Lo stop alle esportazioni di fertilizzanti da parte di Russia e Ucraina fu una delle prime conseguenze dello scoppio del conflitto: una decisione che di fatto innescò una crisi nei prezzi che contribuì a scuotere un settore che già versava in condizioni di crisi. L’agricoltura, però, non si può fermare, e se è vero che la necessità rende l’uomo ingegnoso, allora ecco una potenziale soluzione: impiegare gli scarti di pesce, molluschi e crostacei per concimare i campi.

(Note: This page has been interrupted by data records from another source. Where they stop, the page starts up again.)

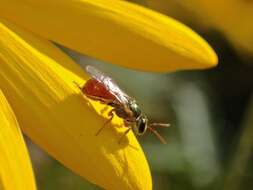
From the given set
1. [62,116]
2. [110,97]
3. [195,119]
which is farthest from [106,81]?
[195,119]

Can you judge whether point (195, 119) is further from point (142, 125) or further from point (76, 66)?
point (76, 66)

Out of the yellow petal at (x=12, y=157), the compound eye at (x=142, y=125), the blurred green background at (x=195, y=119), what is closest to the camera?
the yellow petal at (x=12, y=157)

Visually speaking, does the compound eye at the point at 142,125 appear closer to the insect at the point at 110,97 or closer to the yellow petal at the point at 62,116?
the insect at the point at 110,97

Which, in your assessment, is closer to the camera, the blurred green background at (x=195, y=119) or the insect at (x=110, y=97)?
the insect at (x=110, y=97)

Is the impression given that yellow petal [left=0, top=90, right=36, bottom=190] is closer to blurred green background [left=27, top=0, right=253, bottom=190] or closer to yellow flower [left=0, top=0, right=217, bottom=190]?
yellow flower [left=0, top=0, right=217, bottom=190]

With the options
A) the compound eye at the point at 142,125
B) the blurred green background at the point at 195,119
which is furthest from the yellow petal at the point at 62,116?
the blurred green background at the point at 195,119

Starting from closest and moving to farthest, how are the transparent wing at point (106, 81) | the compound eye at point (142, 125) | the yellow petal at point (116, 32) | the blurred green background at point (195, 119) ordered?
the yellow petal at point (116, 32), the transparent wing at point (106, 81), the compound eye at point (142, 125), the blurred green background at point (195, 119)

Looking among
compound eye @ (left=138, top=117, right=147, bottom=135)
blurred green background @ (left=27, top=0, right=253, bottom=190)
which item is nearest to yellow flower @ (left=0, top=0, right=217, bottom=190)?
compound eye @ (left=138, top=117, right=147, bottom=135)
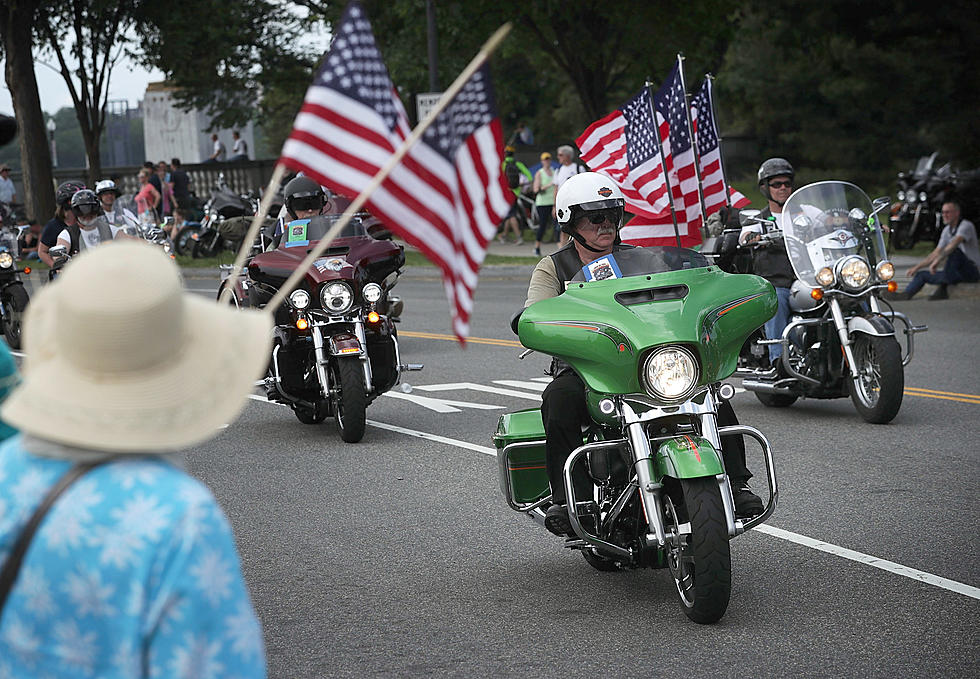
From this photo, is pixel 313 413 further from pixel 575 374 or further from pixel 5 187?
pixel 5 187

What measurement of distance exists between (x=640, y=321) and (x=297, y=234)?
5.17 m

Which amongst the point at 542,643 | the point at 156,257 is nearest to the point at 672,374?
the point at 542,643

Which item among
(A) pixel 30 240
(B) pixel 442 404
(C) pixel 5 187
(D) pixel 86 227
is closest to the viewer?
(B) pixel 442 404

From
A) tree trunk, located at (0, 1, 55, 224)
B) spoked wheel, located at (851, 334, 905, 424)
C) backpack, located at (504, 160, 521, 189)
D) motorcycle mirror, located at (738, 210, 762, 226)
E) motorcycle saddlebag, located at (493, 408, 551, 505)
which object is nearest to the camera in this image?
motorcycle saddlebag, located at (493, 408, 551, 505)

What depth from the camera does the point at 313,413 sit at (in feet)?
34.9

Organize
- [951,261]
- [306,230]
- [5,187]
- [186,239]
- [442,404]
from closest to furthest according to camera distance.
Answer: [306,230]
[442,404]
[951,261]
[186,239]
[5,187]

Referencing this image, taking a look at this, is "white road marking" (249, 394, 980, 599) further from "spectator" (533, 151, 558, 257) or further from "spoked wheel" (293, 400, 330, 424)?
"spectator" (533, 151, 558, 257)

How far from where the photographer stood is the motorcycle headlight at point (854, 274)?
985 centimetres

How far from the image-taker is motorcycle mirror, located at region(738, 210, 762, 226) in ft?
34.8

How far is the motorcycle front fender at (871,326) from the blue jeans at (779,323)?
1.99 ft

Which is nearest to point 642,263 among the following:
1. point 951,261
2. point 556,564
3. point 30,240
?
point 556,564

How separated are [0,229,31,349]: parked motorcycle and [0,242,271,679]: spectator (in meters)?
14.3

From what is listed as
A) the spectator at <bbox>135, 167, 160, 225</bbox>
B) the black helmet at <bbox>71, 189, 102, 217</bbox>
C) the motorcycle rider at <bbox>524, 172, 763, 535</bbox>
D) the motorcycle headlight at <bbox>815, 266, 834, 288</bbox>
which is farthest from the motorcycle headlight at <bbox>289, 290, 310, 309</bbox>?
the spectator at <bbox>135, 167, 160, 225</bbox>

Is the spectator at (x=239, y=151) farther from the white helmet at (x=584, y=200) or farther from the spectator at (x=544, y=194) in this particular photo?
the white helmet at (x=584, y=200)
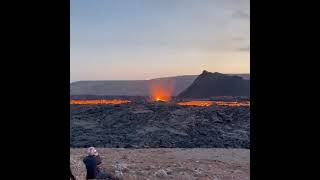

Si stima che ogni anno, nel solo bacino del Mediterraneo, vengano prodotti circa 27 milioni di tonnellate di scarti che però, se lasciati decomporre nel suolo, rilasciano sostanze benefiche e nutrienti come ammoniaca, acido solfidrico, fosforo, iodio e manganese. Una trovata che strizza l’occhio all’ambiente e allo stesso tempo mette una pezza sul fabbisogno italiano di fertilizzanti: basti pensare, a tal proposito, che nel corso del 2021 lo Stivale ha importato 65 milioni di euro di fertilizzanti dalla Russia, Paese che soddisfa il 13% del mercato mondiale, 20 milioni dalla Bielorussia e 55 milioni dall’Ucraina (dati di The Circle). La collaborazione pesca-agricoltura, inoltre, potrebbe beneficiare da una legge europea che impone ai pescatori di portare a terra (anziché rigettare in mare) le catture troppo piccole per essere commercializzate. Catture che, di fatto, potrebbero essere impiegate per trarne mangimi, cosmetici, farmaci e additivi alimentari.
“L’importante è garantire uno sbocco commerciale a questi pesciolini che non possono essere destinati a consumo umano alimentando una filiera green oggi sempre più importante” ha commentato a tal proposito Fedagripesca-Confcooperative.